*Alıntılanan Metin:*

===

İlk Türkiye konserleri için 5 Kasım 2002’de CNR’a gelen ekibi, bunca sene merakla takip edip, şarkılarını bir çırpıda söyleyecek kadar ezbere bilen ben, Thermo Kimya finalim sayesinde bir güzel kaçırıp kendimi senelerce affetmeme sebebimdir. Sınavı verip dersi geçsem de hala o konseri kaçırmış olmak bana bugün bile acı veriyor.
2010 senesinde bir başka mucize daha oldu. The Cranberries tekrar turneye çıktı ve yine Türkiye’yi es geçmedi. 2010 senesinde bendeniz o dönem askerken, Temmuz ayında grubun İstanbul’da konser vereceğini öğrenir öğrenmez ilk çarşı iznimde biletimi aldığımı hatırlıyorum. Mayıs ayında askerliğimi tamamladığımda önümdeki en büyük hedef 22 Temmuz 2010 akşamı, 1994 senesinden beri merakla takip ettiğim grubu ilk defa canlı izleyecek olmamdı. Bu heyecanı anlatmanın sanırım tarifi yok. Yıllardır dinleye dinleye kulaklarımda yer eden şarkıları canlı canlı KüçükÇiftlik Parkı’nda canlı canlı Dolores’in sesinden dinlemek paha biçilmezdi.
Avrupa ve Amerika Turnesi İptalleri
En son geçtiğimiz sene ‘Someting Else’ adıyla The Cranberries yeni bir albüm yayınladı. Yeni albüm grubun seneler içinde kült olmuş şarkılarının akustik ve orkestral versiyonlu hallerini içeriyordu. Yeni albümün yayınlanmasıyla grup kısa bir Avrupa turnesi ve Amerika turnesi de açıklamıştı. Roma’daki konser tarihini gözüme kestirip grubu bir kere daha canlı canlı izlemek için tüm planlarımı yapmıştım. Yazın sıcağında Roma seyahatinden 1 hafta önce grup Avrupa turnesinin Dolores’in sırtındaki sağlık sorunu yüzünden iptal ettiğini açıkladığında hevesim kursağımda kalmıştı.

===

*Gösterilen Kayıtlar:*
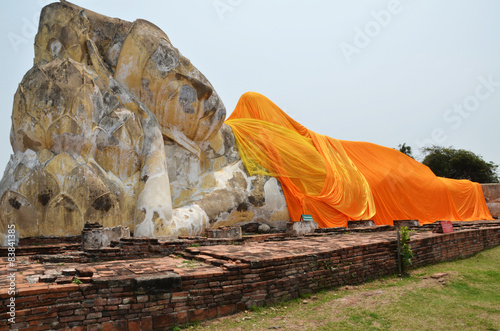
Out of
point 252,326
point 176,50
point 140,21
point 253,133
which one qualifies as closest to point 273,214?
point 253,133

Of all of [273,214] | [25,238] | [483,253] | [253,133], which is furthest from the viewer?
[253,133]

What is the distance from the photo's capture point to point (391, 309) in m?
3.89

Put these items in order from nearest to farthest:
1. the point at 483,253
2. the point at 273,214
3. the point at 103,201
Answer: the point at 103,201 < the point at 483,253 < the point at 273,214

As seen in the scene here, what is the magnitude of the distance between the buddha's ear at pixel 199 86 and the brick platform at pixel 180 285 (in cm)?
491

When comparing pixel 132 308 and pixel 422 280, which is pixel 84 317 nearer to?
pixel 132 308

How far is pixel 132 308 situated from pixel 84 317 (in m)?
0.34

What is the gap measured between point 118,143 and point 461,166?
86.0ft

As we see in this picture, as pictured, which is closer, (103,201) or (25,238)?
(25,238)

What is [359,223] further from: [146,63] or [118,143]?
[146,63]

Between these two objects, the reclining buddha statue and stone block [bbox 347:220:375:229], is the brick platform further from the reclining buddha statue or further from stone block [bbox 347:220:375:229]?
stone block [bbox 347:220:375:229]

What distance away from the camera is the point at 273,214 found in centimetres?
1032

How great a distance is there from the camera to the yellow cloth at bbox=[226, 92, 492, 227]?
1084cm

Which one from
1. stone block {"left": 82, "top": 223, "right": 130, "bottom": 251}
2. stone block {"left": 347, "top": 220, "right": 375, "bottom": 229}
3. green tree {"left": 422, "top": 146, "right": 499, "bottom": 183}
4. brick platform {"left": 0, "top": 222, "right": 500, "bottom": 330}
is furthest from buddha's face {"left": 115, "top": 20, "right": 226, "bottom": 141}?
green tree {"left": 422, "top": 146, "right": 499, "bottom": 183}

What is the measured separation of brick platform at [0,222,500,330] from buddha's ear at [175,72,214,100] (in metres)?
4.91
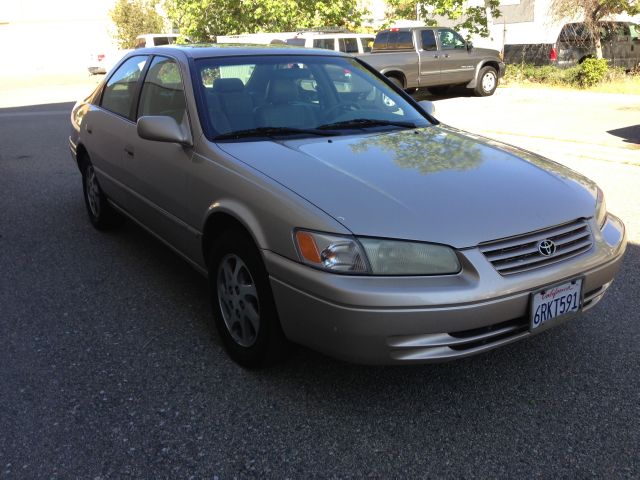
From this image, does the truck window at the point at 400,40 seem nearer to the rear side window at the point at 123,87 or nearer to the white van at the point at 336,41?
the white van at the point at 336,41

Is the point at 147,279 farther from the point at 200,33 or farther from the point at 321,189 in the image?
the point at 200,33

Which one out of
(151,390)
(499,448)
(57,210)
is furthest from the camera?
(57,210)

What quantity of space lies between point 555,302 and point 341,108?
186cm

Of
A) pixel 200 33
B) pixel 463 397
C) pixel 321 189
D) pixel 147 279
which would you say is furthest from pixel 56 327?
pixel 200 33

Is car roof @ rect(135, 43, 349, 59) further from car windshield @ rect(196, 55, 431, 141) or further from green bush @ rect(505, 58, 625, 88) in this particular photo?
green bush @ rect(505, 58, 625, 88)

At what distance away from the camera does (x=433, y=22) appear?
19047mm

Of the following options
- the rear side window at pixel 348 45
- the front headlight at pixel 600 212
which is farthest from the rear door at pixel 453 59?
the front headlight at pixel 600 212

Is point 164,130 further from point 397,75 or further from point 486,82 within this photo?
point 486,82

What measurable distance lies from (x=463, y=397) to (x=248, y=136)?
5.82 feet

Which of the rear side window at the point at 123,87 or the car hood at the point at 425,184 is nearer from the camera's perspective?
the car hood at the point at 425,184

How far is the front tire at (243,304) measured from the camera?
2.87 meters

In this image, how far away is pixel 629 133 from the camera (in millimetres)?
9656

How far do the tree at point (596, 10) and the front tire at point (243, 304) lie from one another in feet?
53.5

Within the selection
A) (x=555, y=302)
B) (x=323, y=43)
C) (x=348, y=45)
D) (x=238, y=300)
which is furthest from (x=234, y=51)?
(x=348, y=45)
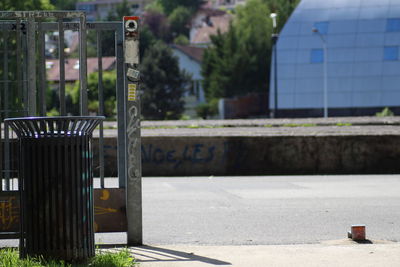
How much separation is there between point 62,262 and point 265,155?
1324 centimetres

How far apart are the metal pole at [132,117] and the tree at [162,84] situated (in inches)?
2673

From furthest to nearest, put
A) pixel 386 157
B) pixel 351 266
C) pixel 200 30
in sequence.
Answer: pixel 200 30
pixel 386 157
pixel 351 266

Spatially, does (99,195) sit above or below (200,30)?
below

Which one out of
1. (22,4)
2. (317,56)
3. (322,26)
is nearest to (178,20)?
(317,56)

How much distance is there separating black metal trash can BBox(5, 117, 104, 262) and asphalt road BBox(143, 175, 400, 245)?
237cm

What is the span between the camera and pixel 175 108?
3108 inches

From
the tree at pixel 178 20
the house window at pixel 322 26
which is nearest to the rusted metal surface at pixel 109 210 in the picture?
the house window at pixel 322 26

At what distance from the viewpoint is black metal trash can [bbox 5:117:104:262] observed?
6.26 meters

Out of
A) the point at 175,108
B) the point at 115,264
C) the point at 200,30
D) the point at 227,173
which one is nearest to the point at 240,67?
the point at 175,108

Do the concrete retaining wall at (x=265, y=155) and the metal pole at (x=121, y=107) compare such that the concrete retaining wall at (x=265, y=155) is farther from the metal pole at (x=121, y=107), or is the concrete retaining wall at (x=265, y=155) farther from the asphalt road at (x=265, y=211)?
the metal pole at (x=121, y=107)

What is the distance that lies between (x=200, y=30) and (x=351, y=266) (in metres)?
137

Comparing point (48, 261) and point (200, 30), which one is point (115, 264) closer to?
point (48, 261)

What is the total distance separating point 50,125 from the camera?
632 cm

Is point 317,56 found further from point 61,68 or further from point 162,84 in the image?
point 61,68
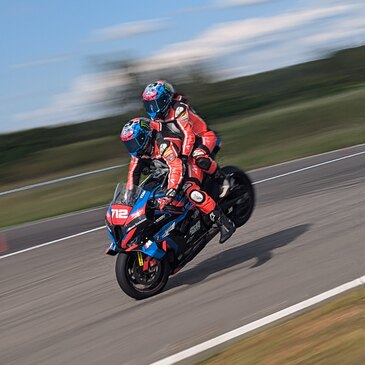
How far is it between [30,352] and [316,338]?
8.47 ft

===

*Görev Koşulları:*
Alıntılanan metne göre aşağıdaki soruları cevaplayınız.
1. Grup ilk Türkiye konserleri için CNR'a hangi tarihte gelmiştir?
2. Yazar grubu ilk defa canlı olarak hangi mekânda dinlemiştir?
3. Grubun Avrupa turnesi hangi sebeple iptal edilmiştir?
Kayıtların bu alıştırmada hiçbir işlevi yoktur.

*Alıştırmanın Cevabı:*
1. 5 Kasım 2002
2. KüçükÇiftlik Parkı
3. Dolores'in sırtındaki sağlık sorunu